Czech immigration policy struggles to keep up with market demands
Prague, 3 November 2016 – According to Deloitte’s latest Global Immigration Study (PDF), the Czech immigration process, taking on average 12 weeks, is one of the slowest in the European Union. Only Italy has longer processing times, whereas half of the countries participating in the survey, including the UK, Belgium, Australia and China, have a processing time of less than one month. Every two years, the study compares the migration formalities for highly qualified third-country nationals in the European Union. For the first time, the European survey now also compares the immigration regimes for highly skilled foreigners with the regimes of some major countries around the globe. 38 countries participated in the survey this year.
+420 775 013 139
Speed, cost and conditions - deciding factors
“The Czech Republic, unfortunately, can be considered an “anti-hero” of the survey in terms of the applications turnaround time. Only Italy has longer processing times, whereas half of the countries participating in the survey, including the UK, Belgium, Australia and China, have a processing time of less than one month,” says LaDana Edwards, Deloitte’s partner and CE leader of the Global Employer Services.
“In the Czech Republic, work application processing time, sadly, takes approximately three months. Current practice in the Czech Republic is towards even longer processing times, sometimes going beyond the statutory deadlines, which are 30 days for obtaining a work permit (or announcement of a vacant position) plus 60-90 days for processing the employee card,” added Anastasia Verkhorubova, manager in the Global Employer Services group of Deloitte.
As for other conditions for knowledge workers, such as minimum salary and level of education, the Czech Republic is cited as being accessible in comparison with other Western European countries. Most challenging for the Czech Republic as well as for other countries can be the need to obtain a duly legalised and translated degree which also has an influence on the overall processing time for obtaining the required work permit or work visa.
The Czech Republic is among the 63% of countries where immigration applications must be filed on paper. “The Czech Republic strives to be a technologically advanced country and significant investment is made into technology e.g. in the tax area. Efficiencies resulting from implementation of technology and on-line solutions could be an answer to the long processing time issue” says Ms Verkhorubova.
Qualification for highly skilled workers
Attracting knowledge workers is important because they mean significant added value to economic development over the long term. International knowledge workers are a promising answer to the future demographic challenges which are confronting most of the countries of the EU, including the Czech Republic. The presence of knowledge workers is also vital for keeping Europe competitive. Clear and unambiguous systems, allowing international knowledge workers to have easy access to the Czech and European labour market, are therefore of the utmost importance. In addition, the employment of international workers has become an obvious necessity for international companies in a globalised world.

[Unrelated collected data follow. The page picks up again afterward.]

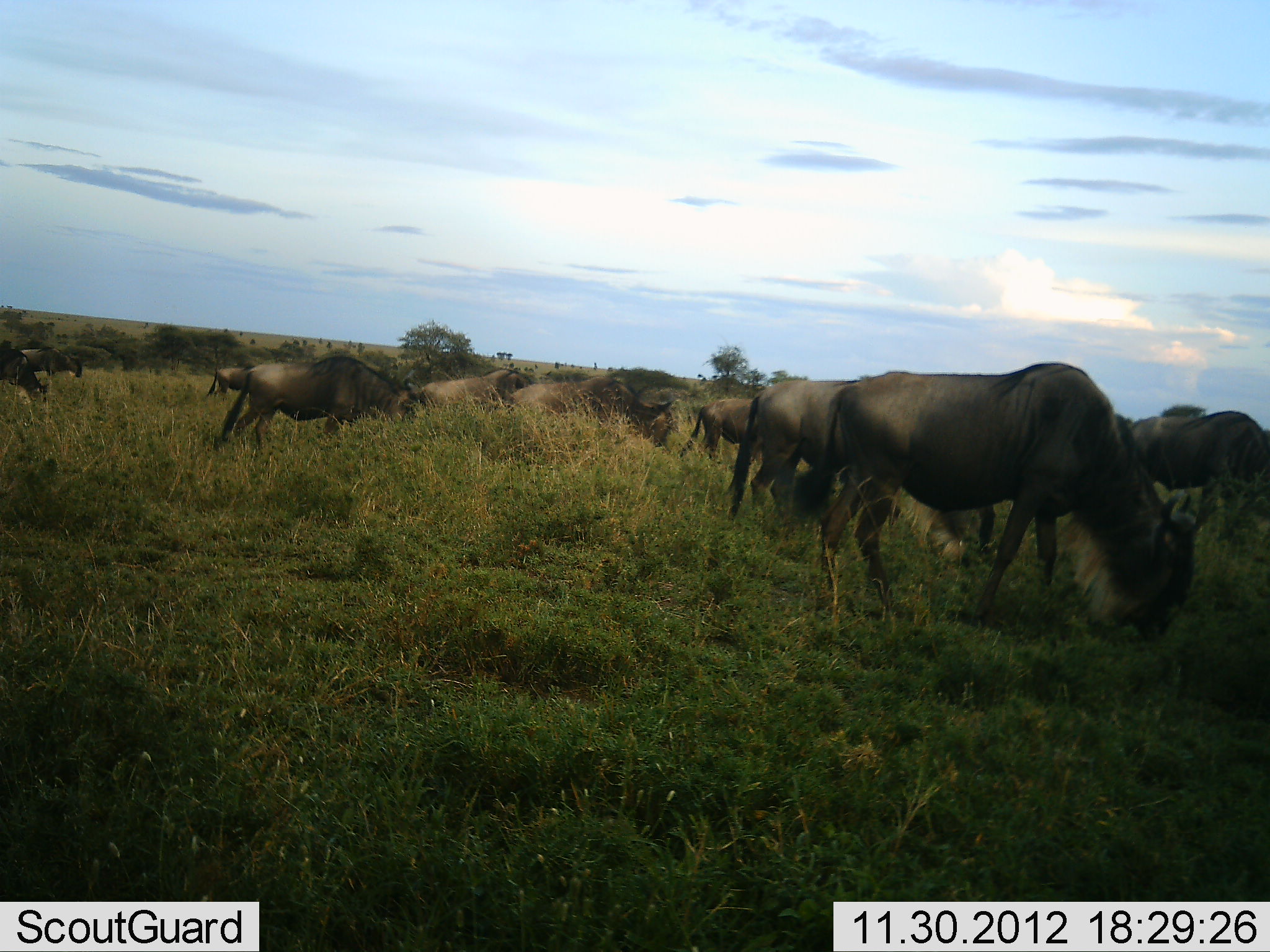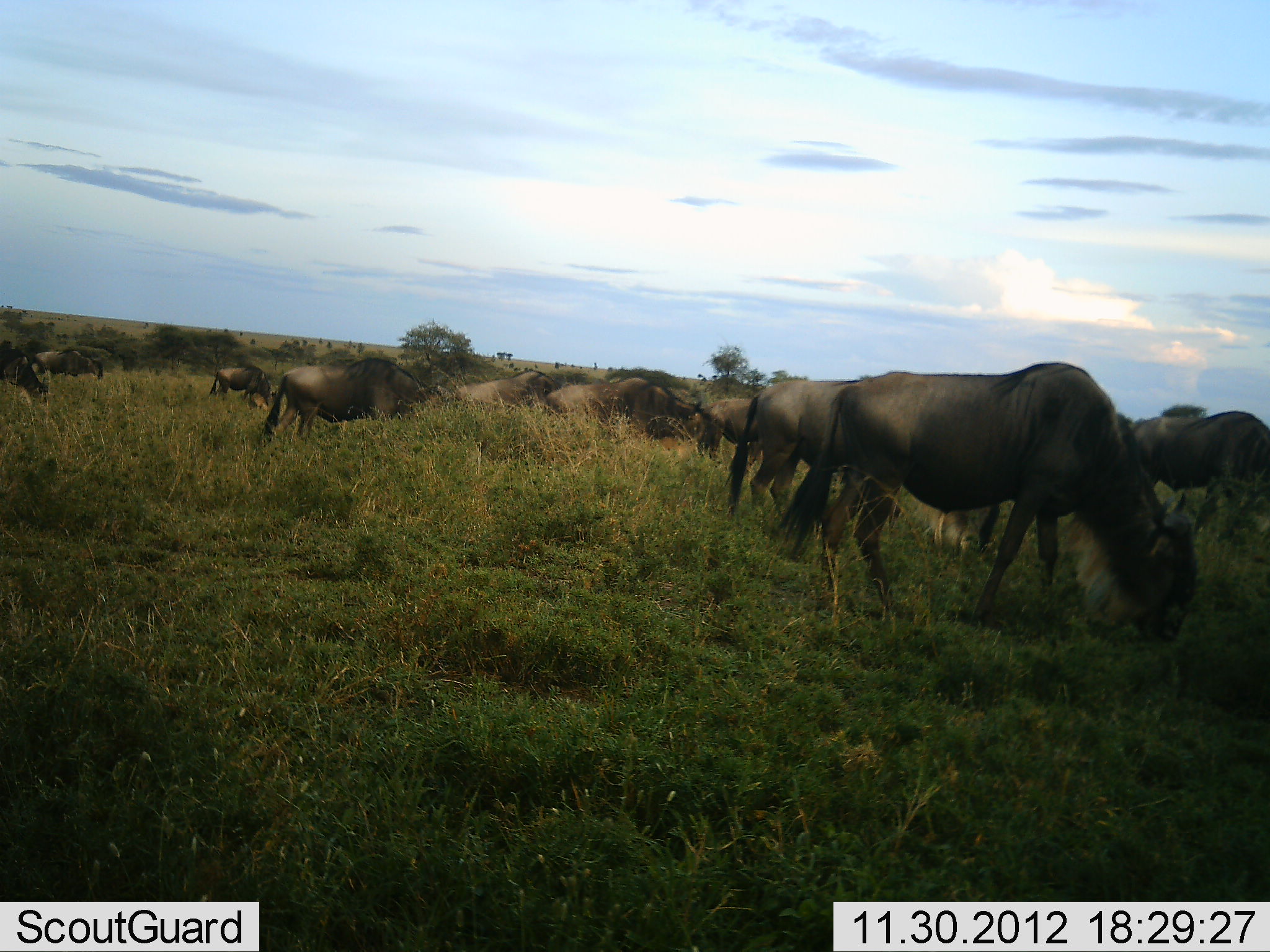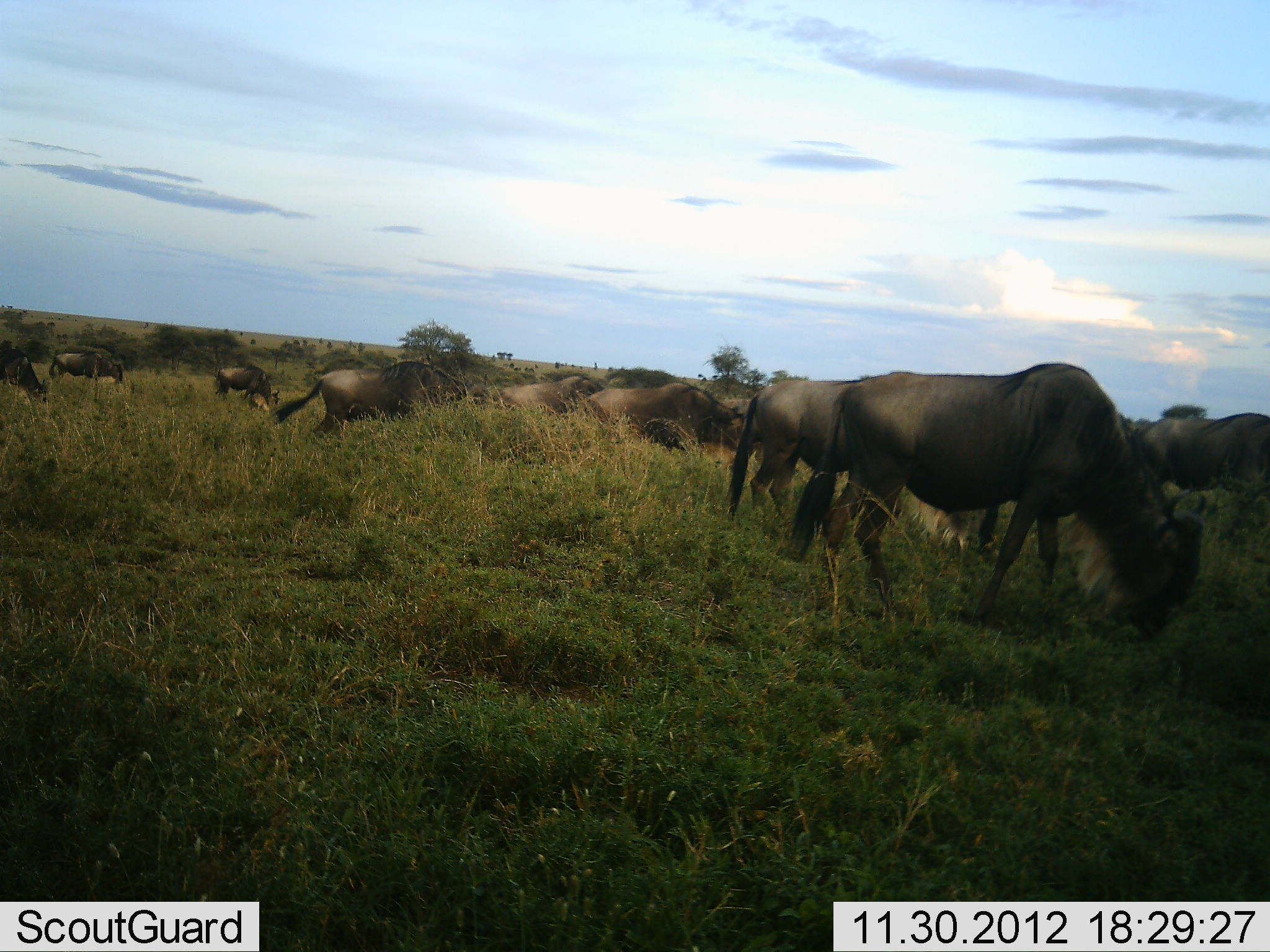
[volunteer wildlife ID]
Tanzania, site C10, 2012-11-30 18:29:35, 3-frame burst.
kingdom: Animalia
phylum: Chordata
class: Mammalia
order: Artiodactyla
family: Bovidae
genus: Connochaetes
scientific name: Connochaetes taurinus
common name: blue wildebeest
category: wildebeest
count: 11-50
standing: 60%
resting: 0%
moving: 70%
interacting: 0%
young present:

Most countries involved in Deloitte’s comparative study have immigration legislation that offers individual immigration processes for different categories of immigrants, such as trainees, highly skilled workers, seasonal workers, specialised technicians, etc.
When looking at the immigration process for highly skilled workers, they are mainly distinguished from other workers by the salary they must earn and qualifications they need to possess. Most countries require foreign nationals to possess at least a bachelor’s or master’s degree in order to qualify as a highly skilled worker.
Impact of EU harmonisation policy on national legislation
For the second time, the comparative study includes information on the impact of Europe on national legislation in the area of knowledge migration. The impact of some European initiatives, such as the Blue Card, the Single Permit and the Intra-Corporate Transferee Directive, are measured. The impact of these measures has proven to be limited.
“After the introduction of the Employee Card institute, the European Blue Card, launched as an answer to the American Green Card, has not had any success with international companies in the Czech Republic because of even longer processing times and stricter salary level and education requirements” comments Ms Verkhorubova and adds that “on the other hand, the introduction of the Employee Card as a single permit proved to be a success. The EU Directive on the intra-corporate transferees is yet to be implemented and practice will show how successful it shall be”.
Large countries outside of the EU also struggle
So far, the measures taken on a European level have not made a dramatic impact. Europe will not be able to attract highly qualified job seekers partly because each country has its own migration laws. A third country national who is allowed to work in one country of the European Union cannot simply start working in another country of the EU. On the other hand, contrary to the common belief, we now see that countries such as the USA and Canada, who claimed to have flexible, fast immigration systems, are also struggling to attract international knowledge workers from abroad.
“The Czech Republic is in great need of highly qualified workers in the IT sector and of qualified workers in manufacturing. We welcome the effort of the government to address these particular needs by introducing special programs such as Fast Track, the “Ukraine” project and others. We, believe, however, that the immigration policy could be approached in a more comprehensive manner in order to ensure that the country stays competitive towards the growing economies of Central Europe and other countries” adds Ms Verkhorubova.